Art is the proper task of life











Let me make it clear that women can be as chauvinistic and as bad as men when it comes to gender relations. Regardless of whether one calls it ‘liberation’ of women, being ‘comfortable’ with one’s sexuality or other nonsense, the fact of the matter is that women like Paris Hilton and Britney are not emblems of feminist emancipation. In fact they represent the worst excesses of a compromised feminism i.e., objectification and reduction of women to one dimensional objects, sexual objects to be exact. Consider the following excerpt from an article in the Wall Street Journal.

In fact, Britney was following to its logical end what has become the first rule of contemporary American girlhood: to show that you are liberated, take it off. Liberty means responsibility . . . to disrobe. Paris Hilton, Britney’s BFF (Best Friend Forever), taped her sexual escapades with an ex-boyfriend, though even she was tactful enough to pretend that she hadn’t meant for the video to go public. Courtney Love, Lindsay Lohan and Tara Reid have also staged their own wardrobe malfunctions. But flashing is hardly limited to celebrities. The girls-next-door who migrate to Florida during spring break happily lift their blouses and snap their thongs for the producers of “Girls Gone Wild,” who sell their DVDs to an eager public.

Is it just the men’s fault? Many of them are more than happy in this state of affairs but in this case I think some of us women are to be blamed as well, as Ariel Levy calls them Female Chauvanist pigs. Here is another excerpt from the same article.

Some people believe that it is lingering misogyny rather than naive exhibitionism that leads the public to define women by their sexual anatomy and proclivities. Perhaps there is something to that. But the exhibitionism surely doesn’t help. It seems that men, despite their reputation as braggarts, actually don’t find self-exposure all that appealing. Where are the male counterparts to Britney Spears and “Girls Gone Wild”?

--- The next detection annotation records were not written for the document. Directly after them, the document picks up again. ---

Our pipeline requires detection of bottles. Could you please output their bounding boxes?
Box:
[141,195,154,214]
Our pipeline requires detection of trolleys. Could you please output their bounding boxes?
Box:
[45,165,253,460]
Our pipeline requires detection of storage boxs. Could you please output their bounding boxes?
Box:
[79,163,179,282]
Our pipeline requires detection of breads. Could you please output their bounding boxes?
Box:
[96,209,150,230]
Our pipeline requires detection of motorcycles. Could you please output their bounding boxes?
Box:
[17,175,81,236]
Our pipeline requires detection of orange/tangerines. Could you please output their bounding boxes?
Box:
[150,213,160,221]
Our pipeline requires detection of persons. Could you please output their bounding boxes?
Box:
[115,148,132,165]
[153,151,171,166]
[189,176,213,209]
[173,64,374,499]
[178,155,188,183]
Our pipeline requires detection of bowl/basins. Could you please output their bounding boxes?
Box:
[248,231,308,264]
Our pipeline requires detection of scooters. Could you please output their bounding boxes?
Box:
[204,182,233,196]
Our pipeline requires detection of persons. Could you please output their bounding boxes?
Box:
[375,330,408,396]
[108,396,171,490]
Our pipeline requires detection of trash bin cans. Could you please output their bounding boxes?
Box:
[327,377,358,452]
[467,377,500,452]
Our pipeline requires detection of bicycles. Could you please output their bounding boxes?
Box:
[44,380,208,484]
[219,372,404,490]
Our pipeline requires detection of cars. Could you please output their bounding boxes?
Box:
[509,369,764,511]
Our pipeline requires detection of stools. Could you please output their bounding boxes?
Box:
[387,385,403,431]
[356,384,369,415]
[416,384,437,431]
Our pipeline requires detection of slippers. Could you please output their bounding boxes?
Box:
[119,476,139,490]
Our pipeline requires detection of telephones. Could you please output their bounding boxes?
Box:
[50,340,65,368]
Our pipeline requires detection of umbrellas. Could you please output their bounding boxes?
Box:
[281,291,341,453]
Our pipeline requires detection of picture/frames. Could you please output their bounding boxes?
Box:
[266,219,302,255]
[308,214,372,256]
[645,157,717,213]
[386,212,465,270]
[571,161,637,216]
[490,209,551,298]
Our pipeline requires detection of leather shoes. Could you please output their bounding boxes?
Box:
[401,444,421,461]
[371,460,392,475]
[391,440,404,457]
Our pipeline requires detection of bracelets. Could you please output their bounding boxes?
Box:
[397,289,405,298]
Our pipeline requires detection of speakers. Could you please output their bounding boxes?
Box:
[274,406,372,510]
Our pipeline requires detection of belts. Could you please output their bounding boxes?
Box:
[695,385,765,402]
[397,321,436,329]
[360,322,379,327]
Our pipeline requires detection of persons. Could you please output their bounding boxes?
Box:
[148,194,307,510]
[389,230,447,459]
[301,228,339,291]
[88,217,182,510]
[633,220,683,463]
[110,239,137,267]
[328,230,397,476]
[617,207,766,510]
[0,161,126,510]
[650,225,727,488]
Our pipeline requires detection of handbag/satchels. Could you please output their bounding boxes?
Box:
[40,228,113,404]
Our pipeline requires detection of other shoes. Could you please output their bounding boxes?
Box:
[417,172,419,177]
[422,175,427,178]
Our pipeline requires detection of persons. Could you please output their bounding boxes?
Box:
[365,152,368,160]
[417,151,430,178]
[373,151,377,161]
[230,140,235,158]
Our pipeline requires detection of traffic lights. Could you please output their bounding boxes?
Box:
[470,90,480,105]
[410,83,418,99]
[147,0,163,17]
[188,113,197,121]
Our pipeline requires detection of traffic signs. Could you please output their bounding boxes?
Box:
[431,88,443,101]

I am not a prude but the media and even people’s (men and women’s) obsession with celebrities like Paris, Lohan and Anderson just makes me sick. I mean aren’t there important things in life. May be all people are shallow and go for looks. So may be there is some shallowness in me as well but there is a limit to shallowness and our contemporary culture is on the verge of crossing that limit.